═════ Records shown ═════

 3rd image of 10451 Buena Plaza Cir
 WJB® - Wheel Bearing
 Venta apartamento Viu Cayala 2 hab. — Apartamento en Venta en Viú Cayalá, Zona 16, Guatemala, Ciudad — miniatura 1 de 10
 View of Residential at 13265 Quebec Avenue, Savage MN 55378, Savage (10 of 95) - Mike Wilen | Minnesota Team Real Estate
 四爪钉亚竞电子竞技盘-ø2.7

═════
═════ Records shown ═════

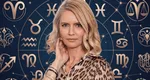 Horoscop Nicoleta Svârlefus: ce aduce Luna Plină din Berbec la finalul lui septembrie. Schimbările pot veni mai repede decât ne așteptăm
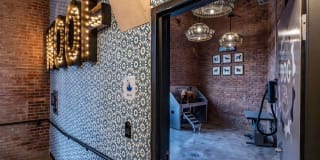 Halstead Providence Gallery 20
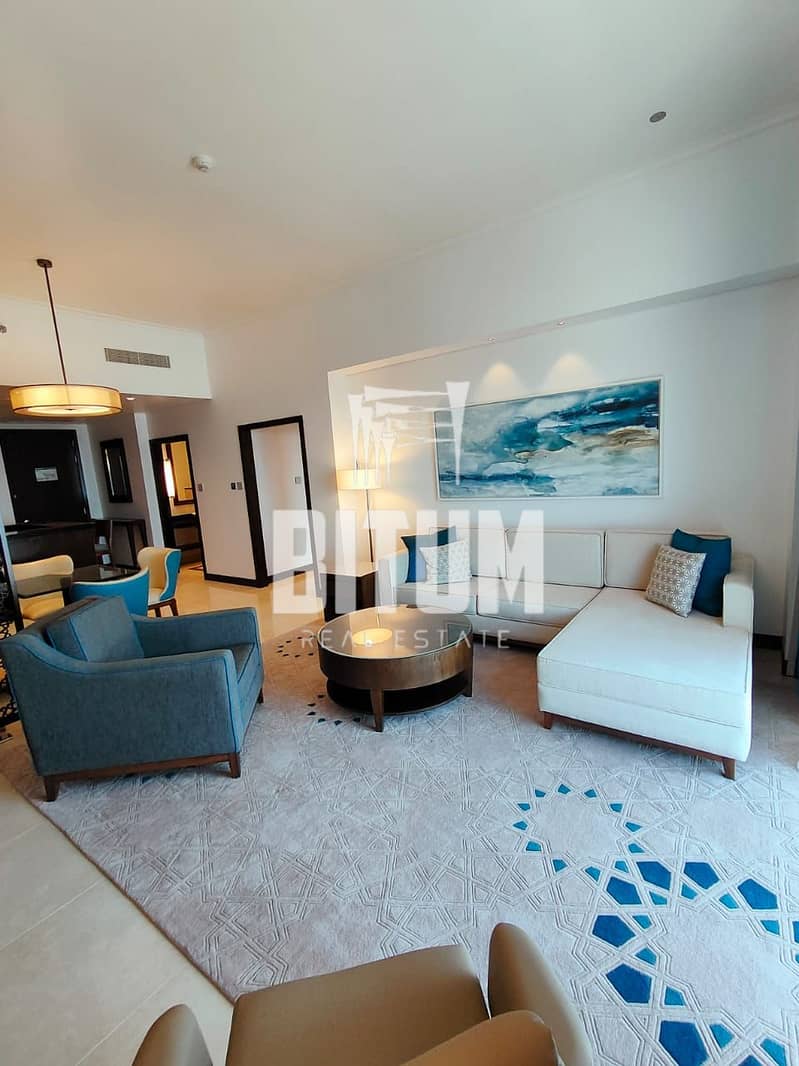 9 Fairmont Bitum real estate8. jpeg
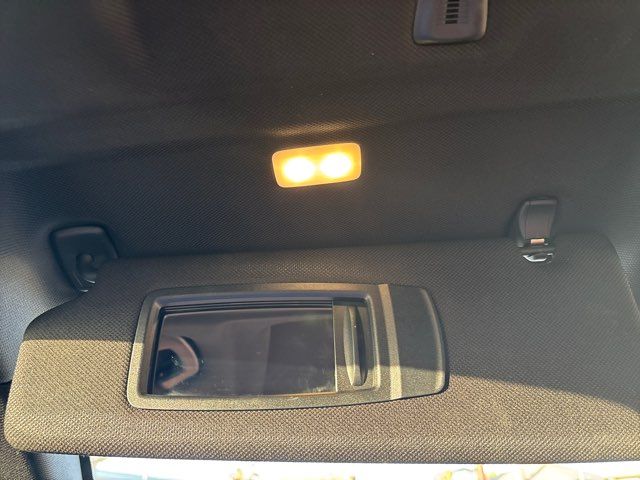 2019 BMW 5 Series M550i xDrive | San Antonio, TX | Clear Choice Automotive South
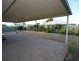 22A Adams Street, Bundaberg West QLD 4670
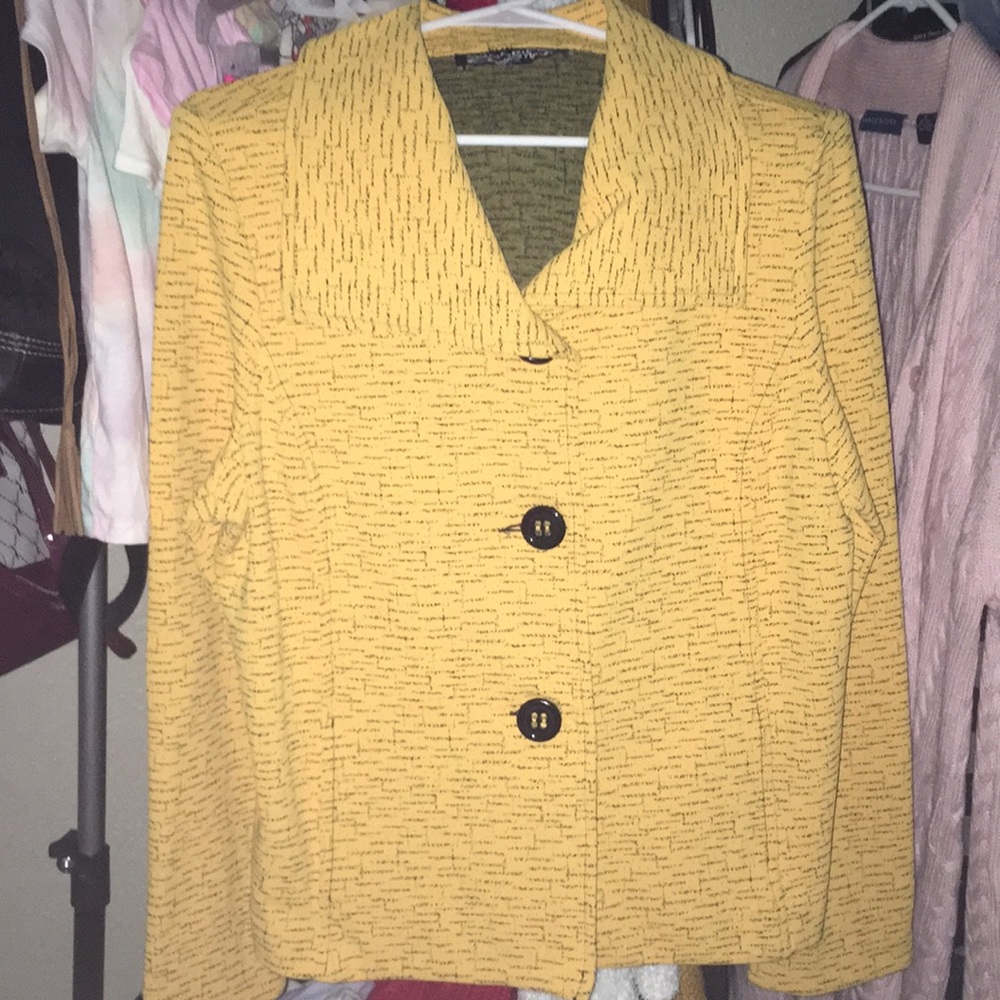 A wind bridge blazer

═════

### Work request:
Your copy should hold the lines from the one with "Horoscop Nicoleta Svârlefus: ce" up to and including the one with "22A Adams Street, Bundaberg West QLD 4670", exactly as in the data above, and no pictures.

### Exercise response:
 Horoscop Nicoleta Svârlefus: ce aduce Luna Plină din Berbec la finalul lui septembrie. Schimbările pot veni mai repede decât ne așteptăm
 Halstead Providence Gallery 20
 9 Fairmont Bitum real estate8. jpeg
 2019 BMW 5 Series M550i xDrive | San Antonio, TX | Clear Choice Automotive South
 22A Adams Street, Bundaberg West QLD 4670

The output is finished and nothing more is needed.